◆ Secção do documento ◆
______________________________

Formado em junho de 1953, com o objetivo de preservar e divulgar as danças, cantares e trajes típicos da região entre 1900 e 1920, o Rancho Folclórico da Casa do Povo do Pego é o mais antigo do Ribatejo. Inicialmente conhecido como “Bailarinos do Pego”, o grupo fez a sua estreia numa festa em Santarém e, pouco depois, participou na primeira Feira do Ribatejo — hoje conhecida como Feira Nacional de Agricultura. Com a criação da Casa do Povo, em 1957, o grupo adotou o nome que ainda hoje conserva: Rancho Folclórico da Casa do Povo do Pego. Ao longo de mais de 70 anos de história, o rancho tem levado o nome do Pego por todo o país e além-fronteiras, afirmando-se como o principal embaixador itinerante da cultura pegacha.
Atualmente, o Rancho Folclórico da Casa do Povo do Pego é composto por cinquenta elementos, com idades entre os 14 e os 74 anos. Os membros mais antigos — alguns com mais de quatro décadas de dedicação ao grupo — partilham a sua experiência e saber com as gerações mais novas, que trazem energia, entusiasmo e dinamismo. Um desses jovens é também o atual presidente do rancho, cargo que assumiu em janeiro deste ano. Chama-se Bernardo Pereira e orgulha-se de ser, como ele próprio diz, um “pegacho puro e duro”.
“Comecei a dançar no rancho ainda dentro da barriga da minha mãe”, afirma Bernardo Pereira, hoje com 21 anos. “Com 2 anos, sentava-me no palco das festas a ver as saias a rodar. Ficava fascinado com os movimentos dos dançarinos”, recorda, contando que aprendeu a cantar as modas do rancho com a avó, uma das primeiras cantadeiras do Rancho Folclórico da Casa do Povo do Pego. Os primeiros passos de fandango — dança típica do Ribatejo — foram-lhe ensinados pela tia e pela madrinha. Quando entrou para o Rancho Infantil do Pego, aos 5 anos, Bernardo já não era um novato no mundo das danças e cantares da sua aldeia.

______________________________

◆ Dados fornecidos ◆
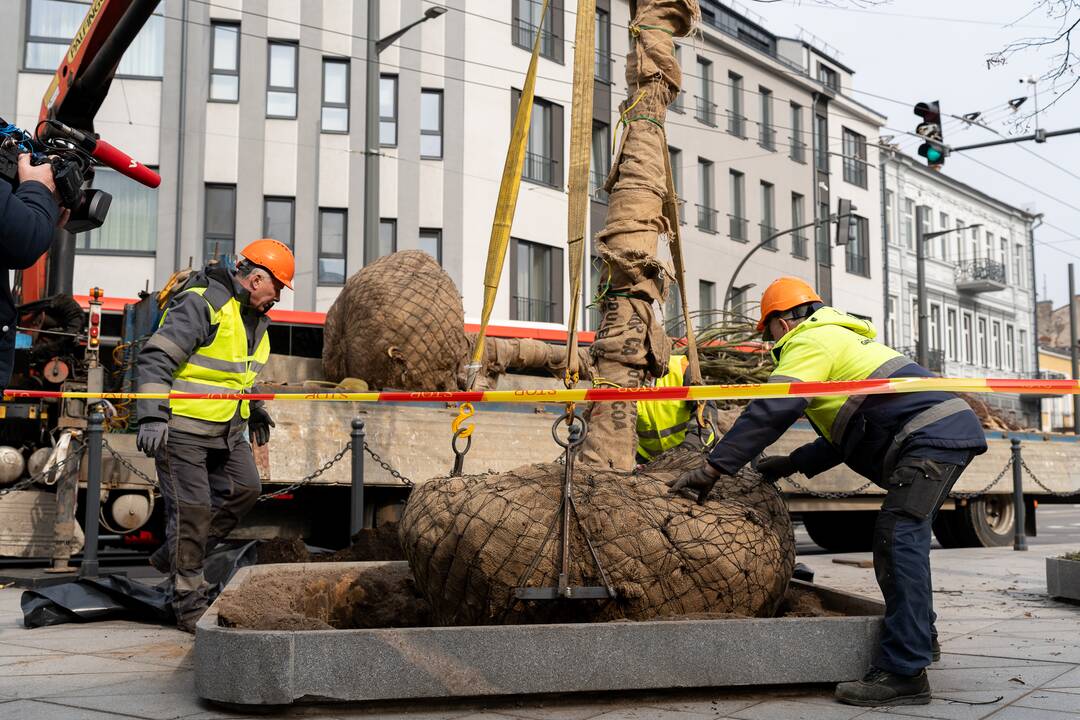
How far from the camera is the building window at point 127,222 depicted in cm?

______________________________

◆ Pedido dado 1 ◆
Segundo o texto sobre o rancho do Pego, com que idade é que Bernardo Pereira entrou para o Rancho Infantil do Pego?
◆ Pedido dado 2 ◆
Copia do texto sobre o rancho do Pego o trecho que vai de "Formado em junho" até "da cultura pegacha.", sem mudar nada.

◆ Resposta escrita 1 ◆
Aos 5 anos.

◆ Resposta escrita 2 ◆
Formado em junho de 1953, com o objetivo de preservar e divulgar as danças, cantares e trajes típicos da região entre 1900 e 1920, o Rancho Folclórico da Casa do Povo do Pego é o mais antigo do Ribatejo. Inicialmente conhecido como “Bailarinos do Pego”, o grupo fez a sua estreia numa festa em Santarém e, pouco depois, participou na primeira Feira do Ribatejo — hoje conhecida como Feira Nacional de Agricultura. Com a criação da Casa do Povo, em 1957, o grupo adotou o nome que ainda hoje conserva: Rancho Folclórico da Casa do Povo do Pego. Ao longo de mais de 70 anos de história, o rancho tem levado o nome do Pego por todo o país e além-fronteiras, afirmando-se como o principal embaixador itinerante da cultura pegacha.